Drain the cooked celery root and potatoes well before blending, and avoid adding too much liquid at once. Start with less and add more as needed to achieve the desired consistency.
Wrapping Up
Ina Garten’s Rich Celery Root Purée is an elegant, creamy, and flavorful alternative to mashed potatoes. With its velvety texture and mild nuttiness, this dish elevates any meal effortlessly. Whether for a holiday feast or weeknight dinner, it’s a must-try side dish that adds a touch of sophistication to the table!
PrintIna Garten Rich Celery Root Purée
Celery root (or celeriac) has a mild, nutty flavor with a hint of celery. When cooked and blended with cream and butter, it transforms into a silky purée with a delicate richness. Ina Garten’s version ensures a perfectly smooth texture and well-balanced flavors, making it a standout side dish.
- Prep Time: 10
- Cook Time: 25
- Total Time: 35 minutes
- Yield: 6 1x
- Category: Side Dish
- Method: Boiling and Blending
- Cuisine: French-American
Ingredients
- 2 pounds celery root (celeriac), peeled and cubed
- 1 large Yukon Gold potato, peeled and cubed
- 1 cup heavy cream
- 1/2 cup whole milk
- 4 tablespoons unsalted butter
- 1 teaspoon salt (adjust to taste)
- 1/2 teaspoon black pepper
- 1/4 teaspoon nutmeg (optional, for warmth)
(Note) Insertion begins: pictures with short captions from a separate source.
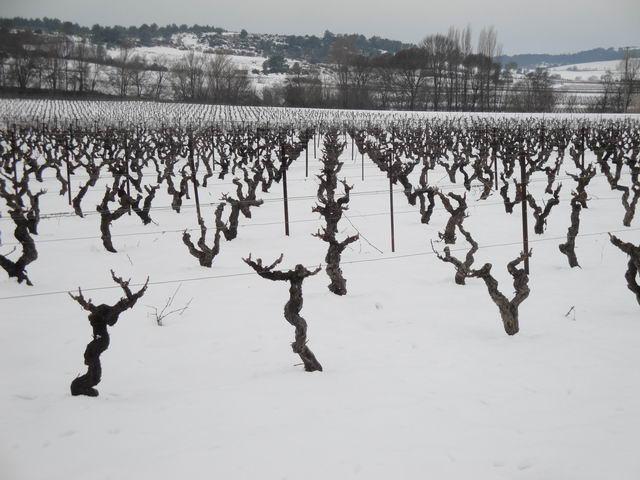 Neige à Combaillaux : des vignes enneigées !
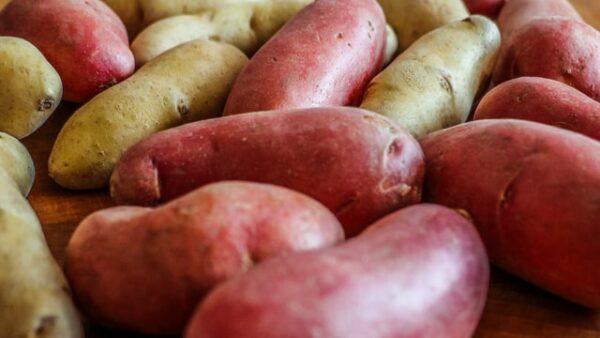 Rote und gelbe Kartoffeln liegen nebeneinander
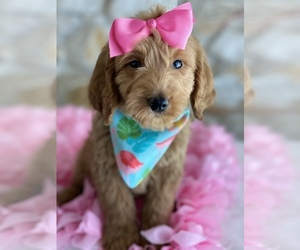Goldendoodle-Poodle (Miniature) Mix Puppy for Sale in KISSIMMEE, Florida USA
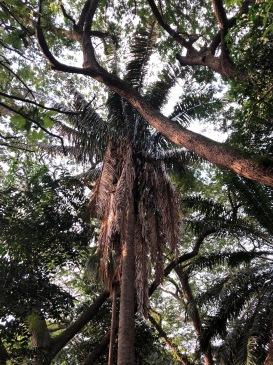 TREES AT LALBAGH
- 1 garlic clove, minced (optional, for extra depth)
Instructions
Step 1: Prepare the Vegetables
- Peel and cube celery root and potato into 1-inch pieces for even cooking.
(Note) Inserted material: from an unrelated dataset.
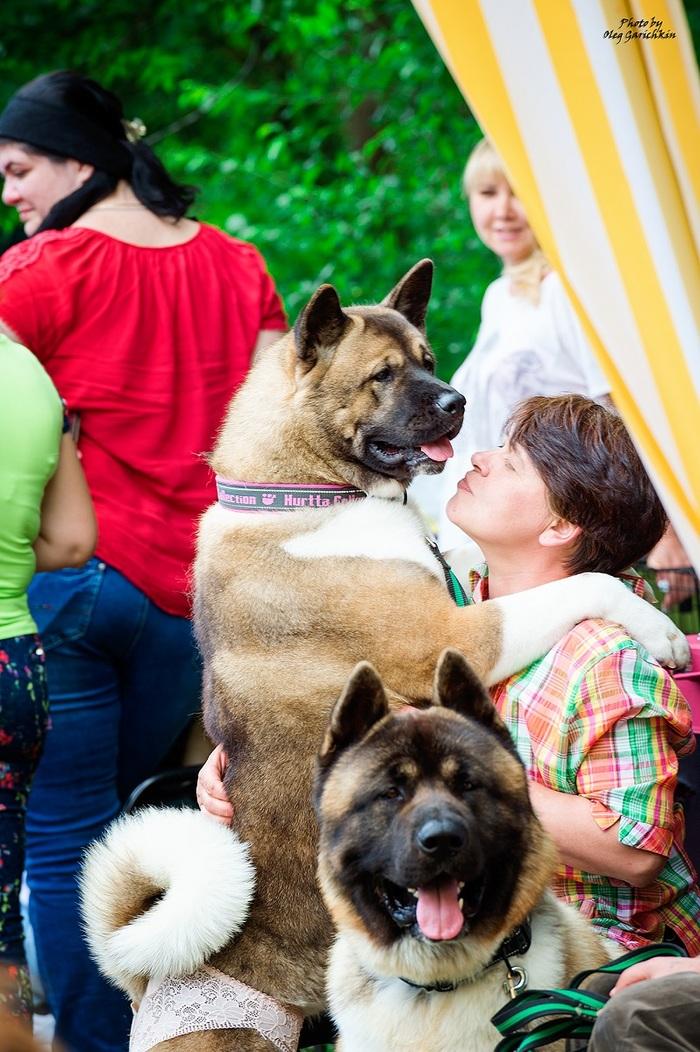 Очередная серия репортажных снимков с выставок собак, прошедших по Югу России в 2018 году, приятного просмотра))) Собака, Собаки и люди, Выставка собак, Собачьи будни, Собачники, Анималистика, Длиннопост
Step 2: Cook the Celery Root and Potato
- Bring a pot of salted water to a boil.
- Add celery root and potato and simmer for 20–25 minutes until fork-tender.
Step 3: Heat the Cream and Butter
- In a small saucepan, warm the heavy cream, milk, and butter over low heat until melted and combined.
Step 4: Blend the Purée
- Drain the vegetables well to remove excess moisture.
- Blend using a food processor or immersion blender, adding the warm cream mixture gradually until smooth.
Step 5: Season and Serve
- Stir in salt, pepper, and nutmeg (if using).
- Serve warm, garnished with extra butter or fresh herbs if desired.